Bachelor degrees are offered in Trimesters, and are completed within 2 years at a full time study load.

As of 2025, Collarts collaborates with the National Institute of Circus Arts (NICA) to continue delivering their VET courses and a Bachelor of Circus Arts program, which was facilitated by Swinburne University of Technology. Collarts accredits the courses delivered by NICA and delivers academic guidance and regulation.

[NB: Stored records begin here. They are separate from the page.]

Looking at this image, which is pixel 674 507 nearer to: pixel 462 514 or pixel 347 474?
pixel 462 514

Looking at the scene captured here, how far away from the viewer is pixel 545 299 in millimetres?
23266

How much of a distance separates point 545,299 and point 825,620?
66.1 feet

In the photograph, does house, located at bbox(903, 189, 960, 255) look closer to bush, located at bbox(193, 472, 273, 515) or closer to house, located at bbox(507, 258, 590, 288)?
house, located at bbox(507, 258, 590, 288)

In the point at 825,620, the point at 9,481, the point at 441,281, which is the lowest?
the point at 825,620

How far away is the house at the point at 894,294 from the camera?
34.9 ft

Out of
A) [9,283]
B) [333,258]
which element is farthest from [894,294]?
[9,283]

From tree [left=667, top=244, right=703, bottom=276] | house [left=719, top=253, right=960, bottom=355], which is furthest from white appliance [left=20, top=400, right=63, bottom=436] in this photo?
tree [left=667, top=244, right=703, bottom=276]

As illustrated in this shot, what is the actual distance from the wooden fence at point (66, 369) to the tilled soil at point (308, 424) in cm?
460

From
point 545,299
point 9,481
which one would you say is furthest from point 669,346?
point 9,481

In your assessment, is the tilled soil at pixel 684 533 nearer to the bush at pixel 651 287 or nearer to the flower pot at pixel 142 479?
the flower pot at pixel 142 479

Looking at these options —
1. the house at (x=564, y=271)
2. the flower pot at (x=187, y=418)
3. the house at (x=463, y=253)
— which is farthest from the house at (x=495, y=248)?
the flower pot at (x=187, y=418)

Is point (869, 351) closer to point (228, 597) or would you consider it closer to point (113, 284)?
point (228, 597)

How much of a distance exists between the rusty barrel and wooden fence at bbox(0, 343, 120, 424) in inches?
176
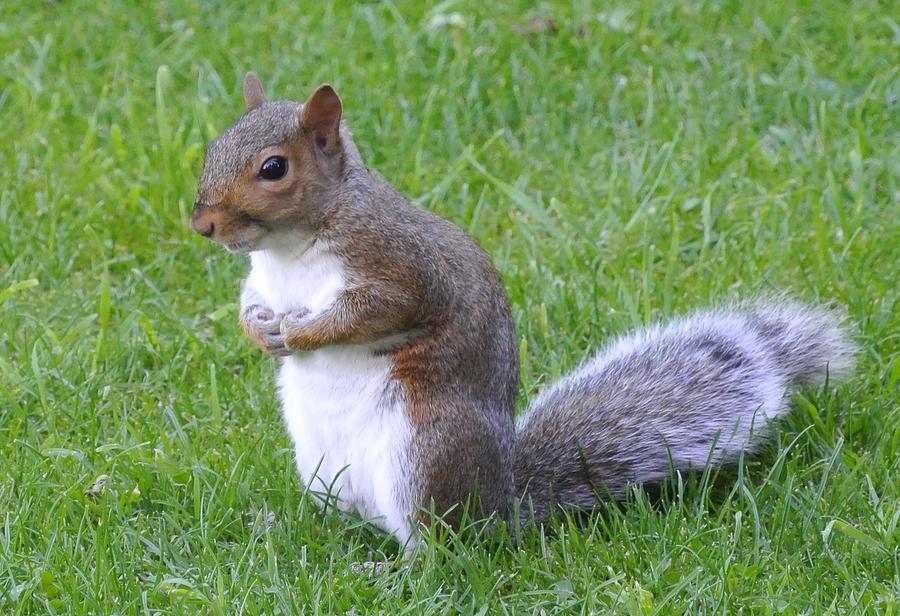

Collarts also offers postgraduate courses in:

- Graduate Certificate in Higher Education (Creative Arts)
- Graduate Diploma of Creative Industries
- Master of Creative Industries

== Notable staff ==

- Ella Hooper – 4-time ARIA Music Awards winner and co-founder of Killing Heidi and The Verses
- Jesse Hooper – 4-time ARIA Music Awards winner and co-founder of Killing Heidi and The Verses. Jesse has collaborated and worked with major producers including Mark Opitz (INXS, AC/DC, The Divinyls), Mitchell Froom (Crowded House, The Pretenders) and John Travis (Kid Rock, Social Distortion, Buck Cherry).
- Tommy Rando – Australian performer, producer, singer-songwriter and composer. In 2012 Tommy went on to work alongside producer Mark Ronson and toured France with Paulo Nutini. Tommy has also written and produced songs for Vanessa Amorosi, Australian Idol artists Lee Harding, Anthony Callea and Casey Donavan. In 2004, Tommy co-wrote the song 'Wasabi’ which hit number one on the Australian ARIA charts (performed by Australian Idol finalist, Lee Harding).
- Chrissie Vincent – an educator and music and entertainment industry stalwart who has worked with The Rolling Stones, Lenny Kravitz, David Bowie, Sex Pistols, The Smashing Pumpkins, Rod Stewart, and Australian artists and bands such as The Living End, Pete Murray, Don Walker, Jeff Lang, Tim Rogers and Tex Perkins.
- Lucy Hayes – AACTA award-winning film and television producer. Lucy's television credits include the animated series Supa Phresh for Nickelodeon and multiple animated segments for Sesame Street. In 2016, Lucy  worked across the development of Disney's live action Aladdin as well as the production of the LEGO films, and Stephen King's IT.
- Tim Westhaven – an Oscar and BAFTA award-winning technical director for film and games. Tim has worked on many films, including Batman Begins, Final Destination and The Tale of Despereaux.
- Zac Abroms – Director of Viceroyalty who manages ARIA-winning & nominated recording artists, songwriters and producers including Alice Ivy, Tasker and Ashli. Additionally, Zac has provided consultancy services to clients such as Universal, Sony and artists including Grammy award-winners Kimbra and Tom Waits, Jessie Ware, Gang of Youths, Bertie Blackman, Regina Spektor and more.
- Tim Watson – Member of ARIA Award winning group Taxiride.
- Tim Wild – Member of ARIA Award winning group Taxiride.
- Nicolas Coghlan – Australian actor known for Nowhere Boys, Nowhere Boys: The Book of Shadows, and 'Neighbours'.
- Brett Langsford – composed, recorded and performed with the Adelaide Symphony Orchestra, Dan Sultan, The Verses (Ella Hooper), Paris Wells and many more. He has also supported Jimmy Barnes, Kasey Chambers, Counting Crows and Fleetwood Mac on their 2009 Australian tour.
- Simon Ashford – Worked in animation on projects such as Balto, The Tales of Beatrix Potter, and The Silver Brumby.
- Andrea Powell – comedian and writer with many TV credits including The Panel, Kath and Kim and Micaleff Tonight.
- Christina Simons – acclaimed international documentary photographer. Her work has been featured in The New York Times, BBC Online, Newsweek, The Wall Street Journal, and The Guardian.
- Broden Kelly – Member of comedy group Aunty Donna
- Dallas Frasca – Front-woman of Dallas Frasca
- Steve "Stevic" Mackay – Lead guitarist of Twelve Foot Ninja
- Ben O’Hara – Owner and operator of music business resource centre thebiz.com.au
- Luke Cincotta – Australian music producer and audio engineer, who has worked with artists such as Karnivool, Jet, Dead Letter Circus, and Airbourne.
- Jon Toogood – Frontman of the New Zealand rock band Shihad
- Jason Torrens – Member of bands Bugdust and The Reefers, and owner/manager of Debasement Recording Studios.
- Tristan Meredith is an AACTA award-winning sound designer. Tristan has worked as a sound designer for Melbourne International Film Festival, Vic Screen and Screen Australia.

== Alumni ==

- Carla Bonner – Australian actress who played Steph Scully on the Soap Opera 'Neighbours'.